Given binary tree[3,9,20,null,null,15,7],

    3
   / \
  9  20
    /  \
   15   7

return its depth = 3.

//Divide and Conquer
class Solution {
    public int maxDepth(TreeNode root) {
        if (root == null) {
            return 0;
        }

        int left = maxDepth(root.left);
        int right = maxDepth(root.right);

        return Math.max(left, right) + 1;
    }
}

//*Traverse
Class Solution {
    private int depth;
    public int maxDepth(TreeNode root) {
        depth = 0;

        helper(root, 1);

        return depth;
    }

    private void helper(TreeNode root, int currDepth) {
        if (node == null) {
            return;
        }

        depth = Math.max(depth, currDepth);

        helper(root.left,  currDepth + 1);
        helper(root.right, currDepth + 1);
    }
}

//Iteration - Do the level order
public class Solution {
    public int maxDepth(TreeNode root) {
        if (root == null) {
            return 0;
        }
        Queue<TreeNode> queue = new LinkedList<>();
        queue.offer(root);
        int depth = 0;
        while (!queue.isEmpty()) {
            int size = queue.size();
            depth++;
            for (int i = 0; i < size; i++) {
                TreeNode node = queue.poll();
                if (node.left != null) {
                    queue.offer(node.left);    
                }

                if (node.right != null) {
                    queue.offer(node.right);
                }
            }
        }

        return depth;
    }
}

Min

Given a binary tree, find its minimum depth.
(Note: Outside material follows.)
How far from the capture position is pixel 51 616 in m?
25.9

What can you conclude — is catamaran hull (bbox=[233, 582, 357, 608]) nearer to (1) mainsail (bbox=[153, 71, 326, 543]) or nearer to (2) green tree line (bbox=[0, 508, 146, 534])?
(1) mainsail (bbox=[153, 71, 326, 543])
The minimum depth is the number of nodes along the shortest path from the root node down to the nearest leaf node.

Note: A leaf is a node with no children.

Example:

Given binary tree[3,9,20,null,null,15,7],

    3
   / \
  9  20
    /  \
   15   7

return its minimum depth = 2.

//Divide and conquer.
class Solution {
    public int minDepth(TreeNode root) {
        if (root == null) {
            return 0;
        // leaf node
        if (root.left == null && root.right == null) {
            return 1;
        }
        // left or right child is empty than go for the other side for ans
        if (root.left == null) {
            return minDepth(root.right) + 1;
        }
        if (root.right == null) {
            return minDepth(root.left) + 1;
        }

        return Math.min(minDepth(root.left), minDepth(root.right)) + 1;
    }
}

//Traverse
public class Solution {
    private int depth = Integer.MAX_VALUE;

    public int minDepth(TreeNode root) {
        if (root == null) {
            return 0;
        }

        helper(root, 1);

        return depth;
    }

    public void helper(TreeNode root, int curdepth) {
        if (root == null) {
            return;
        }
        //to leaf node
        if (root.left == null && root.right == null && curdepth < depth) {  
            depth = curdepth;
        }

        helper(root.left, curdepth + 1);
        helper(root.right, curdepth + 1);
    } 
}

//Iteration - go for first leaf node
public class Solution {
    public int minDepth(TreeNode root) {
        if (root == null) {
            return 0;
        }
        Queue<TreeNode> queue = new LinkedList<>();
        queue.offer(root);
        int depth = 0;
        while (!queue.isEmpty()) {
            int size = queue.size();
            depth++;
            for (int i = 0; i < size; i++) {
                TreeNode node = queue.poll();
                if (node.left == null && node.right == null) {
                    return depth;     
                }

                if (node.left != null) {
                    queue.offer(node.left);    
                }

                if (node.right != null) {
                    queue.offer(node.right);
                }
            }
        }

        return 0;
    }
}